Colon Street (Cebuano: Dalan Colon; ; ) is a historical street in Cebu City. Located in the city's downtown, Colon Street is often referred to as the oldest and the shortest national road in the Philippines. It is named after Cristóbal Colón (Christopher Columbus). Built in 1565, the street traces its origins to  Miguel Lopez de Legazpi, the Spanish conquistador who arrived in the Philippines to establish a colony in the 16th century, and eventually developed the street under his leadership. 
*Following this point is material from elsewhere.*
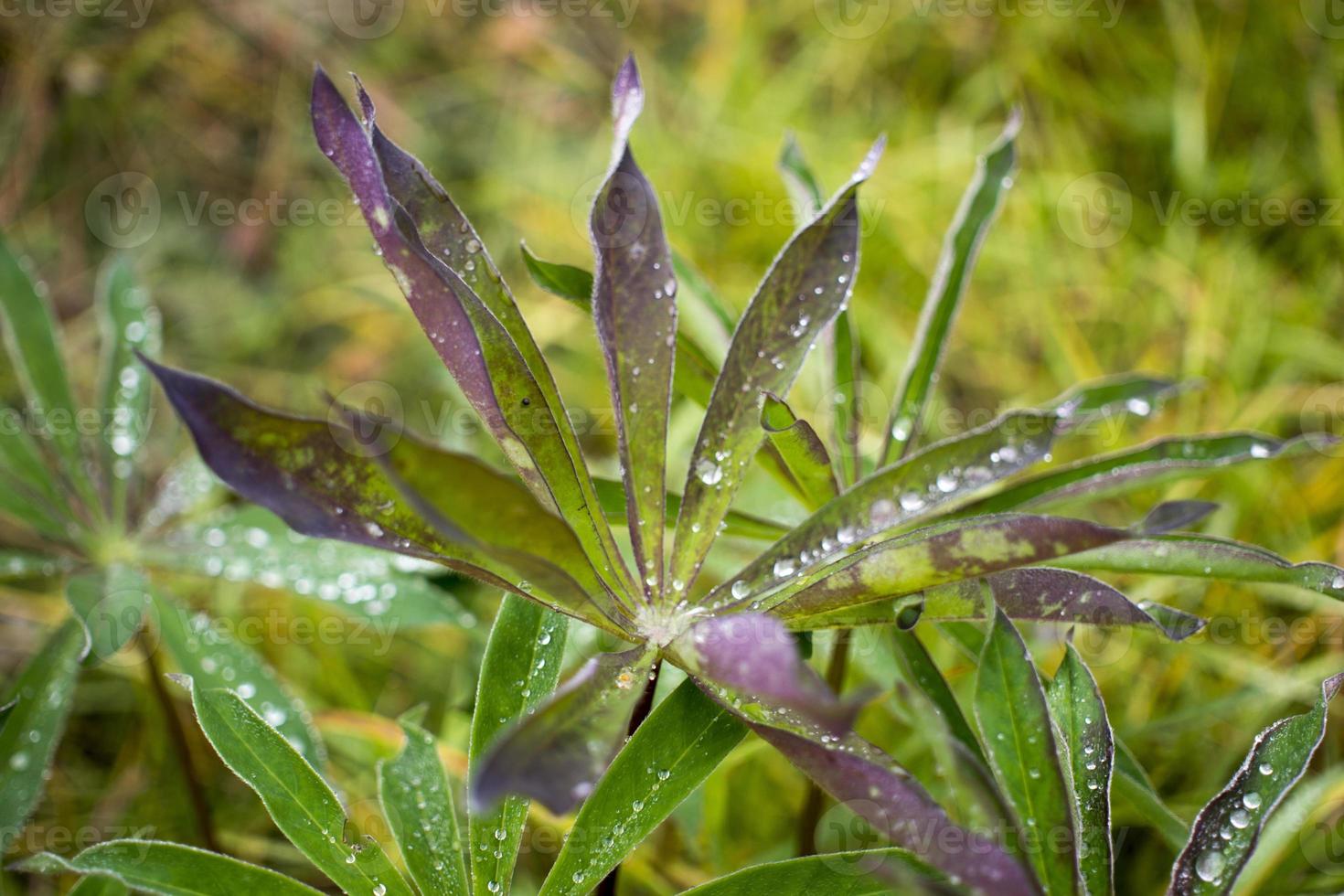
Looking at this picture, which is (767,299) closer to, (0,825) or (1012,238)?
(0,825)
Colon, crowded and a bit run-down now, was the site of fashionable shops, offices, and movie houses. It was once the heart of Cebu City's shopping and business activity, but in recent years  (specifically during the early 1990s), much of this activity has shifted to the more modern, bigger, and diverse commercial and business districts now spread in almost all of the urban areas of the city in what was considered residential and leisure settlements.

In 2006, the Cebu City Council proposed a plan to close parts of Colon street from vehicular traffic and convert it to a tourism zone. However, this was met with much opposition from businessmen and motorists due to concerns regarding security and parking spaces.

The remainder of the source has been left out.